**Objective**
Lay out the records as a Markdown table with the columns "Index" and "Content", starting at the line that contains "Reviewing the image at hand, of the options" and continuing through the end of the records. Include both end lines, number each row, and leave out blank lines.

**Source records**
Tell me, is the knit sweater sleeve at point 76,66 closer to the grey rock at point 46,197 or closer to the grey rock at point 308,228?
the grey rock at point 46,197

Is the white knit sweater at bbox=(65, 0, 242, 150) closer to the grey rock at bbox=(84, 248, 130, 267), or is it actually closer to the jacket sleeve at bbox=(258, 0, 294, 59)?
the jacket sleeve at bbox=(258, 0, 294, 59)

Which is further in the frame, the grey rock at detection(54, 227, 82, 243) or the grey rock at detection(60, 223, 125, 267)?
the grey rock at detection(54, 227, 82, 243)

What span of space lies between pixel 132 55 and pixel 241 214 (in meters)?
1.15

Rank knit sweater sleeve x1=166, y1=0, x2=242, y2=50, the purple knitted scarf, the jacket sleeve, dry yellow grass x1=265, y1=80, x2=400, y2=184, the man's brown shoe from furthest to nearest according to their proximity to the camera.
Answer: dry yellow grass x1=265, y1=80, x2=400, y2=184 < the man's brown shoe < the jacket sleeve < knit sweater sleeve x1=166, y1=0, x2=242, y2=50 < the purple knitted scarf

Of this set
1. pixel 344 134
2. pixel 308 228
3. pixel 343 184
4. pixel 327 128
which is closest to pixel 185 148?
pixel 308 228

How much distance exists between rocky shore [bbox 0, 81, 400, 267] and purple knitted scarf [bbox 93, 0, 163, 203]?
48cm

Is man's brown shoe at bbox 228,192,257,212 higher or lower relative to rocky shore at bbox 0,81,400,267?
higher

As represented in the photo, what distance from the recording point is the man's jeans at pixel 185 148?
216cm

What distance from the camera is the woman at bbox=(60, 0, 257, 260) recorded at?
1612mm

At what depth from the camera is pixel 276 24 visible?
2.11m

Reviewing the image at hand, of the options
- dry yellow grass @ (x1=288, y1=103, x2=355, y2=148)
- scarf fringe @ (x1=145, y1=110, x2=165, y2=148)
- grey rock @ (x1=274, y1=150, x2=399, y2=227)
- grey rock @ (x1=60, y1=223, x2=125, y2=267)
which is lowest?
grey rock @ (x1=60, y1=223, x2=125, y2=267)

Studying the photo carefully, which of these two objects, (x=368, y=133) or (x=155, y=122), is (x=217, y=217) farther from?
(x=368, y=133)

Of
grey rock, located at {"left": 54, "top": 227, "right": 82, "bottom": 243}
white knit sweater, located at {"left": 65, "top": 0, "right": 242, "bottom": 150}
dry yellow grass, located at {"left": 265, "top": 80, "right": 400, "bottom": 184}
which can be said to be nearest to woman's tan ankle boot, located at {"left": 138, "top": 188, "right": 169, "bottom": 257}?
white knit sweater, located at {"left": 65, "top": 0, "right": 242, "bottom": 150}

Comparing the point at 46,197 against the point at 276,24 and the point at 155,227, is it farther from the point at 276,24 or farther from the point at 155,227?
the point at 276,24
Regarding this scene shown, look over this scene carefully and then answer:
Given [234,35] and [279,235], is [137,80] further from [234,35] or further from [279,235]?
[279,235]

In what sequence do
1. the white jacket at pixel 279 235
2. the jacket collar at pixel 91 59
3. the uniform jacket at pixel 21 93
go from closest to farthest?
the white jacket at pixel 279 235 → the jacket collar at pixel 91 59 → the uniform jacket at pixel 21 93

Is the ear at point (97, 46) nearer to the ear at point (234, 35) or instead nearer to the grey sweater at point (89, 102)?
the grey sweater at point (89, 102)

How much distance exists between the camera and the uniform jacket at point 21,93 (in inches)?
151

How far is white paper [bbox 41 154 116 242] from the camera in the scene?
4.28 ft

**The solution**
| Index | Content |
|---|---|
| 1 | Reviewing the image at hand, of the options |
| 2 | - dry yellow grass @ (x1=288, y1=103, x2=355, y2=148) |
| 3 | - scarf fringe @ (x1=145, y1=110, x2=165, y2=148) |
| 4 | - grey rock @ (x1=274, y1=150, x2=399, y2=227) |
| 5 | - grey rock @ (x1=60, y1=223, x2=125, y2=267) |
| 6 | which is lowest? |
| 7 | grey rock @ (x1=60, y1=223, x2=125, y2=267) |
| 8 | Studying the photo carefully, which of these two objects, (x=368, y=133) or (x=155, y=122), is (x=217, y=217) farther from? |
| 9 | (x=368, y=133) |
| 10 | Of |
| 11 | grey rock, located at {"left": 54, "top": 227, "right": 82, "bottom": 243} |
| 12 | white knit sweater, located at {"left": 65, "top": 0, "right": 242, "bottom": 150} |
| 13 | dry yellow grass, located at {"left": 265, "top": 80, "right": 400, "bottom": 184} |
| 14 | which can be said to be nearest to woman's tan ankle boot, located at {"left": 138, "top": 188, "right": 169, "bottom": 257}? |
| 15 | white knit sweater, located at {"left": 65, "top": 0, "right": 242, "bottom": 150} |
| 16 | Comparing the point at 46,197 against the point at 276,24 and the point at 155,227, is it farther from the point at 276,24 or farther from the point at 155,227? |
| 17 | the point at 276,24 |
| 18 | Regarding this scene shown, look over this scene carefully and then answer: |
| 19 | Given [234,35] and [279,235], is [137,80] further from [234,35] or further from [279,235]? |
| 20 | [279,235] |
| 21 | In what sequence do |
| 22 | 1. the white jacket at pixel 279 235 |
| 23 | 2. the jacket collar at pixel 91 59 |
| 24 | 3. the uniform jacket at pixel 21 93 |
| 25 | go from closest to farthest? |
| 26 | the white jacket at pixel 279 235 → the jacket collar at pixel 91 59 → the uniform jacket at pixel 21 93 |
| 27 | Is the ear at point (97, 46) nearer to the ear at point (234, 35) or instead nearer to the grey sweater at point (89, 102)? |
| 28 | the grey sweater at point (89, 102) |
| 29 | How much distance exists between the camera and the uniform jacket at point 21,93 (in inches)? |
| 30 | 151 |
| 31 | How far is white paper [bbox 41 154 116 242] from the camera in the scene? |
| 32 | 4.28 ft |